Das Großprojekt „Neue Seidenstraße“ beschreibt ein Transportnetz, das an die alte Seidenstraße, auf der auch Marco Polo reiste, anknüpft. Zahlreiche Handelsrouten sollen auf Land- und Seewegen entstehen. Bis 2049 ist die Fertigstellung anvisiert.

Duisburg – Hier kommen wöchentliche zahlreiche Container aus China an. Denn die deutsche Stadt ist einer der Endpunkte der Neuen Seidenstraße und als solcher bereits in Betrieb. Bei der Neuen Seidenstraße handelt es sich um ein chinesisches Projekt, das Europa und Asien auf dem Land- und Seeweg enger verbinden soll.

Die Neue Seidenstraße: Ein Überblick

Das Projekt Neue Seidenstraße beschreibt den seit 2013 stattfinden Auf- und Ausbau der interkontinentalen Infra- und Handelsstruktur. Im Mittelpunkt steht die Volksrepublik China, die das Projekt ins Leben gerufen hat. Über 60 weitere Länder in Asien, Afrika und Europa sollen mit China und untereinander verbunden werden. Der offizielle chinesische Name lautet „Yi dai, yi lu“, was so viel wie „Ein Gürtel, eine Straße“ bedeutet, wovon sich die englische Bezeichnung „One Belt, One Road“ beziehungsweise „Belt and Road Initiative“ (BRI) ableitet.

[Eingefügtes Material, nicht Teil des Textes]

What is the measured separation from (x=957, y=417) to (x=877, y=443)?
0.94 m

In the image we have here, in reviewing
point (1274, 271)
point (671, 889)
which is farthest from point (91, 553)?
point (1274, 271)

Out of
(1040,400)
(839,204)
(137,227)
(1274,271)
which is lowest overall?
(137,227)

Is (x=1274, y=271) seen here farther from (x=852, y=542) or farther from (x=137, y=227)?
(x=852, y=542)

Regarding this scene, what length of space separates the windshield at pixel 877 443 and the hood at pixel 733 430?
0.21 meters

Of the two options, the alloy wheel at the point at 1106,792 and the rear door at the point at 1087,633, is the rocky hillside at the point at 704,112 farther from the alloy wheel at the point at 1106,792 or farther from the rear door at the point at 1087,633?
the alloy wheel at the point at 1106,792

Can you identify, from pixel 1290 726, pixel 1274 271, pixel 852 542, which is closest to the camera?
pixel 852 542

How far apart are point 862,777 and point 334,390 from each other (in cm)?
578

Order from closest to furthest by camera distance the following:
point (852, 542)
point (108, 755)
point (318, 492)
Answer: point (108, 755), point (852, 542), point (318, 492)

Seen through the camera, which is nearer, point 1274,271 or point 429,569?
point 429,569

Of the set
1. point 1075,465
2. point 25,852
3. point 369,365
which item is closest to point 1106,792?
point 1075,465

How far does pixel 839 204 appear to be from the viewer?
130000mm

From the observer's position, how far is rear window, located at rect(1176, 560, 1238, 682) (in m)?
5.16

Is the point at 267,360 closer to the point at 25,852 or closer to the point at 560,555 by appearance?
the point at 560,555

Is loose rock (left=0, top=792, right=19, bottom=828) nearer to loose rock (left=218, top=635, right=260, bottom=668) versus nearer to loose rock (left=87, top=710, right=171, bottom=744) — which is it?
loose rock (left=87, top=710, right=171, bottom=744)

Bei dem Namen könnte man meinen, dass es sich um eine durchgängige Route handelt. Doch dem ist nicht so. Tatsächlich soll ein weitverzweigtes Transportnetz entstehen, das See- und Landwege umfasst – die Neue Seidenstraße besteht eigentlich aus dem „Silk Road Economic Belt“ und der „Maritime Silk Road“. Damit knüpft das Projekt an die alten Handelsrouten an, die China einst mit dem Westen verbanden.

Staatspräsident Xi Jinping gilt als Erfinder des Konzeptes. Er kündigte die Idee 2013 an und proklamierte sie als die seine. Allerdings war schon lange vor seiner Amtszeit immer wieder die Rede von einer Neubelebung des Seidenstraßen-Konzepts.

Die Neue Seidenstraße: Nach dem Vorbild der Alten Seidenstraße

Die historische Seidenstraße war in der Antike ein Netz von Karawanenwegen, über die Seide aus China in die westliche Welt transportiert wurde. Gleichzeitig kamen so europäische Güter, vor allem Wolle, Gold und Silber, nach Fernost. Die Hauptroute verband also den Mittelmeerraum über Zentralasien mit Ostasien. Die bekannteste Route führte von Istanbul und Damaskus nach Xi‘an. Sie ging dafür über das Pamir-Gebirge sowie durch die Taklamakan-Wüste. Xi‘an war damals eine der weltweit größten Städte und phasenweise auch Chinas Hauptstadt.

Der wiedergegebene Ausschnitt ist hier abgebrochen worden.